Text excerpt:
────────────────────────────────────────

Developers and players are both involved in the bettering of the virtual environment, thus
creating a recursive production cycle that distinguishes it from conventional publishing
media. In that way, the development of the world is perpetual. This is an inherent
characteristic of the specific genre of virtual environments, regardless of the intentions of
the developers to treat the virtual world as a game or a business opportunity.
Player activity is productive in a number of ways. To begin with, the very nature of
a virtual world as an online persistent environment requires player input. In addition,
outside the world’s context, the players are a source of feedback and suggestions, they act
as quasi bug-testers, they interact with the developers through various bulletin boards or
even create websites dedicated to the specific virtual environment. More importantly,
they constitute the social and community fabric within the virtual world, create in-world
guilds, make friendships and team-like relationships that vest the virtual world with
an ‘added-value’. Unlike simpler computer games, there is no predetermined storyline.
On the contrary, virtual worlds have histories. They allow not only the developers, but
also the participants to organise new adventures and to express themselves in various
novel ways, by assuming new social roles and participating in ‘narratives’ whose endings
are contingent and unpredictable. This stands true even in cases where the creators retain
the prerogative of creating new content – e.g., new virtual territories to explore, new
quests to follow, new species to interact with (as it is the case with World of Warcraft).
The success of this perpetual ‘updating’ of the virtual environment always depends on
whether the player community will endorse the changes by interacting with the newly
created material.
It follows that the most important distinctive feature of a virtual world, the
complexity of social interactions among its members, is a feature not offered by the
developers. It relies solely on the players, whose social and emotional input fuels
the persistence and expansion of the virtual community. We might as well perceive a
virtual world as an ‘online improvisational theatre’: Just like improvisational theatre, a
virtual world is a combination of freedom and constraint that enlists the participation and
the creativity of the actors-players to produce new works that none of the participants (or
the director-developers) could have created on their own (Balkin, 2004b).
For these reasons, we need to acknowledge the players’ contribution to the recursive
evolution of the virtual world. Otherwise, we are facing a paradox where an EULA
assigning all rights to the developers of the virtual environment is deemed to be
legitimate, thereby granting to the developers ownership of something that they were not
340 N. Volanis

in a position to own in the first place: the ownership of the community established by the
players. This outcome derives from the fact that, in legal terms, the virtual world and its
contents are seen as products or assets. The law focuses heavily on ‘tangible’ objects and
dismisses the ‘intangible’ socially produced networks despite their obvious productive
and economic characteristics (Humphreys, 2004).

────────────────────────────────────────

Data section:
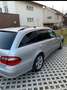 Mercedes-Benz C 220 T Classic CDI Aut. Silber - thumbnail 2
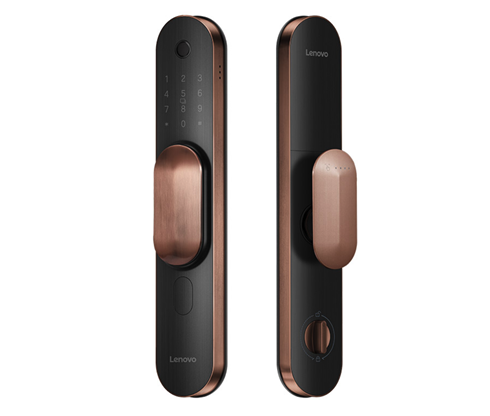 給生活一個交待 這款即將上市的智能門鎖請注意查收!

────────────────────────────────────────

What this task involves: In the excerpt on player contribution to virtual worlds, what does it suggest we might perceive a virtual world as?

Task output: An 'online improvisational theatre.'